Although "eureka" moments are hard to come by, science still has its surprises, unearthed through months and years of hard, painstaking work. Take the research of Jackson Laboratory Professor John Eppig, Ph.D. Eppig's career has focused on the development of oocytes, the cells that become mature eggs in female mammals and, when fertilized by sperm, form the beginnings of life. A recent paper in the Proceedings of the National Academy of Sciences from Eppig and his team provides another piece of knowledge about oocyte development that, in this case, also brings with it something of a surprise.

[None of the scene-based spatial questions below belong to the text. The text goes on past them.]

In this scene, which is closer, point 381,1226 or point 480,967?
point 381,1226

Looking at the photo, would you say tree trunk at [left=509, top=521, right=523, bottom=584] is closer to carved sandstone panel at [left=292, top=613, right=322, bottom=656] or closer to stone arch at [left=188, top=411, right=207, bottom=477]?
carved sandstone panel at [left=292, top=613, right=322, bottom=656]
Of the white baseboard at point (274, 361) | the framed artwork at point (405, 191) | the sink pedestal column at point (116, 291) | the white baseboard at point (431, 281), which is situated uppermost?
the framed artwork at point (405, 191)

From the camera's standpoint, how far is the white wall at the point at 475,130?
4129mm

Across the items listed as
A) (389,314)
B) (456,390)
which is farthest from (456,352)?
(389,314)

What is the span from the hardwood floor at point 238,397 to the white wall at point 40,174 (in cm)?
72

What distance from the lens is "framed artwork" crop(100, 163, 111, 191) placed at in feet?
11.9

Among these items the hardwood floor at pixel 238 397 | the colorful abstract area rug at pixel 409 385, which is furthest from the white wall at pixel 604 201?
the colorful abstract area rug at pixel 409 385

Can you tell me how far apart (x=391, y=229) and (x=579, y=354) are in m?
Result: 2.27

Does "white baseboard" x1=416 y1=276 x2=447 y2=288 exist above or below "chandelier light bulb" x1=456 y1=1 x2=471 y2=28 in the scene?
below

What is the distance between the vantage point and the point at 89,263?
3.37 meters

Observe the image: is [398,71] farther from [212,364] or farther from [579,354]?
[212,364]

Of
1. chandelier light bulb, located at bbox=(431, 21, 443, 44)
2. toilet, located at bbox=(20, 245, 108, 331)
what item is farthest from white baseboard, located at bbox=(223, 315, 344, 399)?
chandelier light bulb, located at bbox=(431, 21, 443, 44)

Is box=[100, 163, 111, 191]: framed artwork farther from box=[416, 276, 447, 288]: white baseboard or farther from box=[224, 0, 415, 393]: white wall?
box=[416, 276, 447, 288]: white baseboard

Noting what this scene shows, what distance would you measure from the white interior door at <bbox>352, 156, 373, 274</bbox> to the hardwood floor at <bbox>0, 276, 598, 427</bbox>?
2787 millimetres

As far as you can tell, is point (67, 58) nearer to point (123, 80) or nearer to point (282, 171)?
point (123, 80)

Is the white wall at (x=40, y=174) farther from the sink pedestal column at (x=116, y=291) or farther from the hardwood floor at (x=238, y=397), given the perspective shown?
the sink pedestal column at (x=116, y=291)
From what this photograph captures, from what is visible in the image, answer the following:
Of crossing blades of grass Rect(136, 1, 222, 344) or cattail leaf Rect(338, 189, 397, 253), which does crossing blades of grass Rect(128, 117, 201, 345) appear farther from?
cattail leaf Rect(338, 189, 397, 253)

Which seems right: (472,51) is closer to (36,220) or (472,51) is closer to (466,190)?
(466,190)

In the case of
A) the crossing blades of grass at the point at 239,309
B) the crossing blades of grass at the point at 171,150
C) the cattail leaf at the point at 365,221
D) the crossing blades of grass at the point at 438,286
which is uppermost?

Oocytes develop in ovarian follicles, lined with somatic (non-reproductive) cells that are vital to the development of mature eggs. Part of the development is the process of meiosis, which in humans divides the number of chromosomes in half, from 46 to 23. Sperm also undergo meiosis, and fertilization provides the baby with 23 chromosomes from the mother’s egg and 23 from the father’s sperm, for a total of 46. Oocytes have to enter what is known as meiotic arrest, however, in which they are held in a limbo-like state, sometimes for decades, before final development and ovulation as mature eggs.
Eppig has previously helped to describe the ways in which follicle cells play an important role in directing meiotic arrest and oocyte maturation. At the heart of it is a substance called cyclic guanosine monophosphate (cGMP), a messenger molecule vital to maintaining meiotic arrest. cGMP is transferred from the follicle cells to the oocytes, so it was thought that the follicle cells probably "direct" the actions of the oocytes. Now, Eppig's research shows that it's not so simple. Instead, there's a complex and nuanced conversation between the follicle cells and oocytes, with the oocytes themselves regulating the process by signaling the follicle cells.
Oocytes are vital to reproduction and have been intensively studied for decades, so it would be easy to think that we know all about them. But as the paper indicates, they can still surprise even the most experienced researchers: "Thus, although the somatic compartment of ovarian follicles plays an essential role in the maintenance of oocyte meiotic arrest, as has been known for many years, this function of the somatic cells is surprisingly regulated by signals from the oocyte itself."